WRITTEN INSTRUCTION 1.
In the excerpt, shorten the paragraph beginning "I came up with an analogy" to two or three sentences that keep its main facts.
WRITTEN INSTRUCTION 2.
Answer these questions from the excerpt, one short answer per line:
(a) What full name does the first comment give the algorithm?
(b) What does one commenter suggest renaming "count" to?
(c) Which phrase does one commenter call "the reeeally important part"?
WRITTEN INSTRUCTION 3.
Retype everything in the excerpt from "If it's making" down to "hope this helps!".

EXCERPT PROVIDED.
════════

It’s called the Boyer-Moore Majority vote algorithm. Not to be confused with Boyer-Moore string matching. Looks like Boyer and Moore were just really good at inventing new algorithms together

mujtabarehman

Memorizing leetcode tricks is the dumbest software engineering test i could think of in 2024

WoWUndad

Boyer-Moore voting is so clean and simple and doesn’t need the same space as a hash map

abdulamite

If it's making you confused, you should rename the "count" to "balance", which is how it is normally depicted in Boyer - Moore voting. I hope this helps!

kefpull

I’ll file this under “shit I will never, ever need to know as a programmer”

williamable

The reeeally important part was "in over half". If that part isn't stated, this solution won't work.

connorskudlarek

Me a mathematician:
"Ok but now prove it works"

lillii

[1, 1, 1, 2, 3, 4, 4] results in 4.
The solution is stupid, since determining the requirement of knowing a 'candidate' representing more than 50% of the elements being true, usually requires more calculating power than solving the initial problem.

skeltek

the fact that you’re just supposed to somehow know this is ridiculous. no one is coming up with this on the spot unless they’ve already seen it

tekno

I came up with an analogy for this problem that helped me understand why this works. It's like a tug of war. To take a simple case, imagine there are only two distinct numbers in the array and one has the majority. Now visualise a point on a number line, starting at 0. Each occurence of one number "tugs" the point towards one side, while the other "tugs" towards the other side with equal force/step count. As you count through the array, no matter which order they are in, the point will end up on the side of the majority.

ericb

This is not a coding question, it's an algorithm trivia question

EricKing

This only works if there are only 2 values in the array

reynoldskynaston

Why is it O(1) and not O(n) as you loop through the array once. Can you explain please?

vsnyk

It sucks as a question because theres basically only one correct answer to make it O(1), and the conditions are contrived to make it such, so you have to memorise the right solution that people wrote a paper to explain.

Melliniumorder

As someone who write scripts in python for automation in my IT job and has a degree in CS I sometimes for get about time complexity. Here is what I have for the question:
def majority(lst):
# Turning list values into keys for dictionary
# Setting Values to 0
tmp = dict.fromkeys(lst, 0)

════════

INFORMATION PROVIDED.
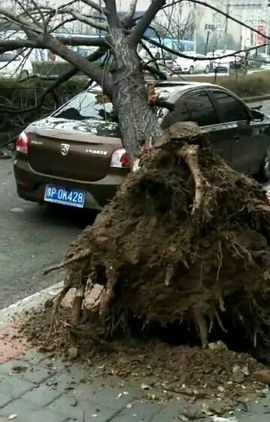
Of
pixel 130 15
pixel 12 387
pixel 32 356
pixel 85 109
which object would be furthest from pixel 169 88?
pixel 12 387

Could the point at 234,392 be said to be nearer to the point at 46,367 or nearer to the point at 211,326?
the point at 211,326

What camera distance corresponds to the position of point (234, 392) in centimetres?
341

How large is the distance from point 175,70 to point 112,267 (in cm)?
464

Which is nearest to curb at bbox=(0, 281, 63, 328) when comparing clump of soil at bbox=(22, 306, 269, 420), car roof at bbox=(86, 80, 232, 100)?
clump of soil at bbox=(22, 306, 269, 420)

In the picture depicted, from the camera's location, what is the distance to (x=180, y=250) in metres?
3.60

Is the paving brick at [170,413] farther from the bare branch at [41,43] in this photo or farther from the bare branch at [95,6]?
the bare branch at [95,6]

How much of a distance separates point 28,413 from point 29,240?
356 cm

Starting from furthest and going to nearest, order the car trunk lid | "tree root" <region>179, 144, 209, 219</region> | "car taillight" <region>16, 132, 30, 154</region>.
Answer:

════════

FINISHED ANSWER 1.
A tug-of-war analogy explains why the method works. In the simple case of an array with only two distinct numbers, one of which is the majority, a point starts at 0 on a number line, and each occurrence of either number tugs it one step toward that number's side. Whatever the order of the array, the point ends up on the side of the majority.

FINISHED ANSWER 2.
(a) The Boyer-Moore Majority vote algorithm.
(b) "balance".
(c) "in over half".

FINISHED ANSWER 3.
If it's making you confused, you should rename the "count" to "balance", which is how it is normally depicted in Boyer - Moore voting. I hope this helps!